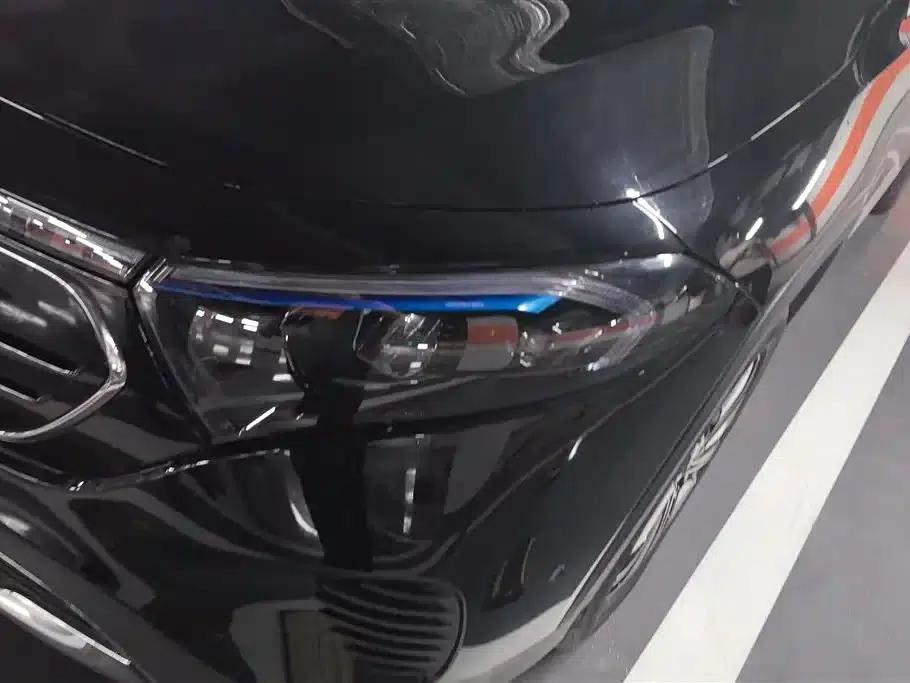 Mercedes-Benz EQB 2023 EQB 260 — миниатюра 5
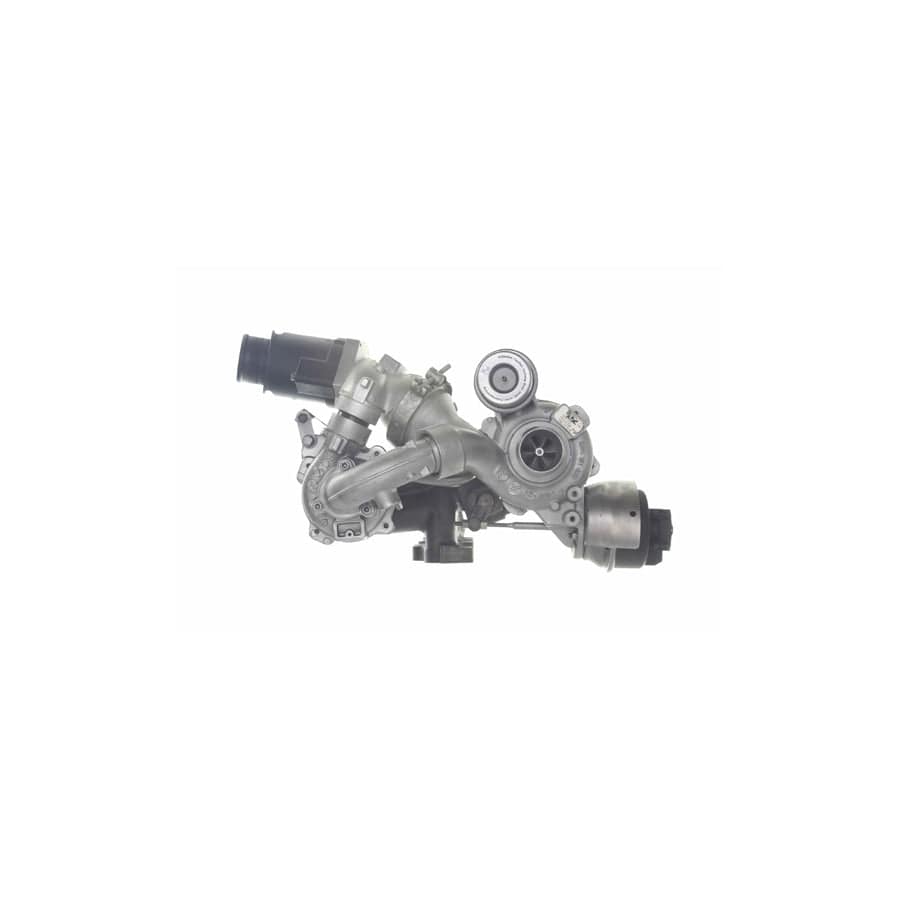 Alanko 11901197 Turbocharger for VW Amarok Pickup (2Ha, 2Hb, S1B, S6B, S7A, S7B)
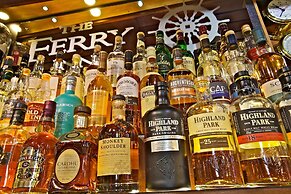 Ferry Inn Stromness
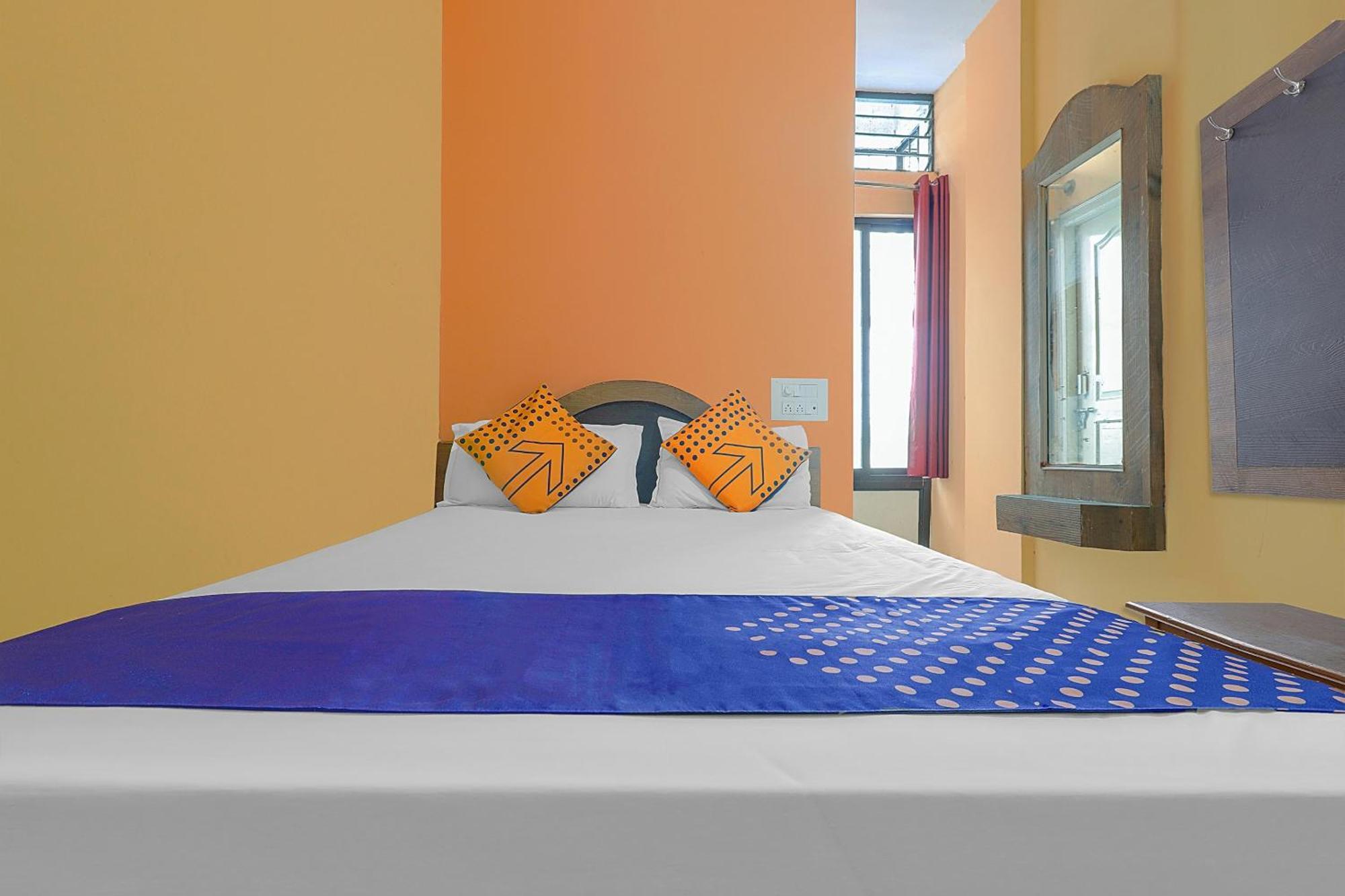 Hotel O Vasavi Residency Bangalore Luaran gambar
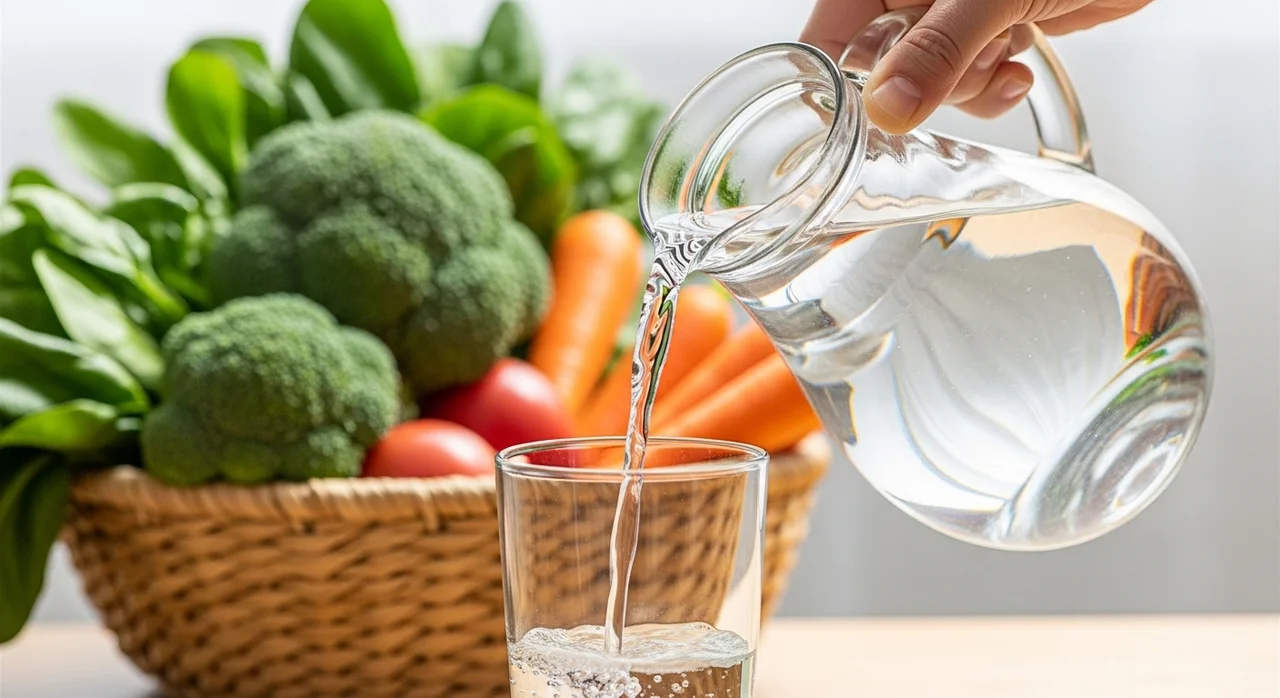 유산균만으로 부족할 때? 변비 시너지 팁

> **What the task asks**:
Reproduce the full listing above verbatim, with no pictures included.

> **Solution below**:
 Mercedes-Benz EQB 2023 EQB 260 — миниатюра 5
 Alanko 11901197 Turbocharger for VW Amarok Pickup (2Ha, 2Hb, S1B, S6B, S7A, S7B)
 Ferry Inn Stromness
 Hotel O Vasavi Residency Bangalore Luaran gambar
 유산균만으로 부족할 때? 변비 시너지 팁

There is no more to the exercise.